The Trivium is composed of the ancient categories of Grammar, Dialectic, and Rhetoric, but none of these words means what the modern reader is likely to think they mean. Yes, Sayers first advocates the study of language and makes a case for her beloved Latin, as something for the child in the “Poll-Parrot” stage to learn. They are to observe, memorize, and categorize, even if they do not fully understand what they are learning. Sayers rightly argues that this sort of learning of lists of words and categories, of verses of poetry and stories both classical and biblical, comes easily for young children who do not yet question, as they will when their critical faculties are more developed.

But she rightly extends the concept of “Grammar” to the fundamental principles and content of any discipline so that there is a “grammar” of science or mathematics or history or whatever, and children need to be introduced to those grammars at an early age.

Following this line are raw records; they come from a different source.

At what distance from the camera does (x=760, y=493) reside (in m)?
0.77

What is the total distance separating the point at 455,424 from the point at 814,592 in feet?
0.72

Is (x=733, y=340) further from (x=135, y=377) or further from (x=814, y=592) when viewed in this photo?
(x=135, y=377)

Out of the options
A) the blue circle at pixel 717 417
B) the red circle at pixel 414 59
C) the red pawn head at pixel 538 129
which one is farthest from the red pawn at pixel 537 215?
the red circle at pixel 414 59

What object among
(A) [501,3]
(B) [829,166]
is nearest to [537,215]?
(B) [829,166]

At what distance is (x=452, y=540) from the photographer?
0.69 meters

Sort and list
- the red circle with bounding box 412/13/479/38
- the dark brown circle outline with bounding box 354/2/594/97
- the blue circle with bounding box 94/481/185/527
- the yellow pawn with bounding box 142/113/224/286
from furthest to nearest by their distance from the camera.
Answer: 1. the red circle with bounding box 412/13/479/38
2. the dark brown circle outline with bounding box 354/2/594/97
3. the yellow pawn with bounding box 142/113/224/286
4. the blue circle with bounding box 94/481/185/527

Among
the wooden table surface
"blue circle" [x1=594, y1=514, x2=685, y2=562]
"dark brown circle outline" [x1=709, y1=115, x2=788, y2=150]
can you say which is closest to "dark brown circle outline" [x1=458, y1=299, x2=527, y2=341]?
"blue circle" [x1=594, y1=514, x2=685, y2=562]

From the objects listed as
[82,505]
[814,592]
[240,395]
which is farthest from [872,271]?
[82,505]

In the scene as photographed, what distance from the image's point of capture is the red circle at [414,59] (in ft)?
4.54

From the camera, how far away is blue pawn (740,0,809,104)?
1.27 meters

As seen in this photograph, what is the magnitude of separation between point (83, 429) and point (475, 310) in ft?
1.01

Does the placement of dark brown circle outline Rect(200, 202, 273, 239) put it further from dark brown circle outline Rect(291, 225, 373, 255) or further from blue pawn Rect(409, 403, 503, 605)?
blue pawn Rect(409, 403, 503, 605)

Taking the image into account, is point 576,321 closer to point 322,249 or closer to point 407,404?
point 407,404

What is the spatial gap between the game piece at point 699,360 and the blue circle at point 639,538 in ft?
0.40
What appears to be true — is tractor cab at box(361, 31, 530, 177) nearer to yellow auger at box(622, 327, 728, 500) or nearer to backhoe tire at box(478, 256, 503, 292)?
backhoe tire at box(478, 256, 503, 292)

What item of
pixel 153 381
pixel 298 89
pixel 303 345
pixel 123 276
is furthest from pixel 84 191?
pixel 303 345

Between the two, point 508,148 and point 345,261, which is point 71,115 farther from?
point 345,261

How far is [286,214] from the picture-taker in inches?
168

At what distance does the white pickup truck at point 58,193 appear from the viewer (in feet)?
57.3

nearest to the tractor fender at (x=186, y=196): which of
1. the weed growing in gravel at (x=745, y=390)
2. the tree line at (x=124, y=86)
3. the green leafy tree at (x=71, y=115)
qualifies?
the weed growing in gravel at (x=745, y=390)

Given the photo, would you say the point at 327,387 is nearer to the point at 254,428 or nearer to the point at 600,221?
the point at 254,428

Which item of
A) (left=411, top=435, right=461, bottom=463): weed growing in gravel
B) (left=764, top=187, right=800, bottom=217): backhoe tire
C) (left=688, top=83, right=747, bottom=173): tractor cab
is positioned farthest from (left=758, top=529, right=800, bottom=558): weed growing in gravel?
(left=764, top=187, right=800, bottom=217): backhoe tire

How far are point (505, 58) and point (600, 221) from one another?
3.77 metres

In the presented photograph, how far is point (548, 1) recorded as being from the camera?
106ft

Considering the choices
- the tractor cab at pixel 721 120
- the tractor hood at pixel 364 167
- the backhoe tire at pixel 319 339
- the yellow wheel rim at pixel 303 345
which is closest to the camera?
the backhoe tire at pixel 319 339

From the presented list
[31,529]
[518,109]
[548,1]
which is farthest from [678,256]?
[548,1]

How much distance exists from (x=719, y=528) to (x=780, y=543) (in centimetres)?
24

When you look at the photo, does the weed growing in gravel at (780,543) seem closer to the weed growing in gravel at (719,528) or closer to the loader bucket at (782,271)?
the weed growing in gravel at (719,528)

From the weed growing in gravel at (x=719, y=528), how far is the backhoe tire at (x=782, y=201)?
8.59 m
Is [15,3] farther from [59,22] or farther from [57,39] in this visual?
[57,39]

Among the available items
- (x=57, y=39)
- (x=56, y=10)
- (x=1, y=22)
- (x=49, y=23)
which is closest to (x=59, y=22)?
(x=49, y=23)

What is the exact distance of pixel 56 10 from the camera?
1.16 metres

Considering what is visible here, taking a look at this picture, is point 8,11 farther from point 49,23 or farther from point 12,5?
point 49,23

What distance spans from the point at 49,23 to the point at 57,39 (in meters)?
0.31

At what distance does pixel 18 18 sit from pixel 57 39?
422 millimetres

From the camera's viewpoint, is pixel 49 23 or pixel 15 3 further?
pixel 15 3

As she puts it: “Observation and memory are the faculties most lively at this period” (p. 24), and they are to be applied in many ways, including group recitation aloud.

Similarly, I would argue that adults, when they come to a new subject—let’s say, for instance, adult converts to Christianity, who know nothing about the faith until they encounter the risen Christ—those adults need to spend some time memorizing critical verses, names and stories, if they wish to press on and master the Bible and their faith. It is remarkable how many people are now even raised in the faith and know so little about it, and much of that ignorance stems from completely ignoring the “Grammar” stage of good learning.

The next step in the Trivium is the study of Dialectic. Sayers maps this discipline onto an age level she terms the “Pert” level, an age when everything is questioned and when children are often annoying in their self-confidence. Here the most important faculty is that of discursive reason, and the teacher needs to remind the student regularly of the rules of logic and its many false shadows: ad hominem argument, etc. This is the time of writing and debate, of dramatic performance and ethical discussion. In fact discussion and argument rule the day at this stage, but these are overseen by teachers who point out fallacies and hone the skills of argumentation in their students.

At some point the child matures to the third level, that of Rhetoric or creation. Here, as Sayers says, “The doors of the storehouse of knowledge should now be thrown open for them to browse about as they will” (p. 28). Critical here is that the student be allowed to specialize, to follow paths that may lead them into some depth in order to master a subject and make it part of their being. This is called the Poetic stage because it revives the imagination and helps the student see where the foundations of logic and reason can be built upon, yes, but in some sense left behind in building now the floors and walls and roof of the house.

These are just the bare bones of an essay that makes for extraordinary reading. And it begs to be discussed.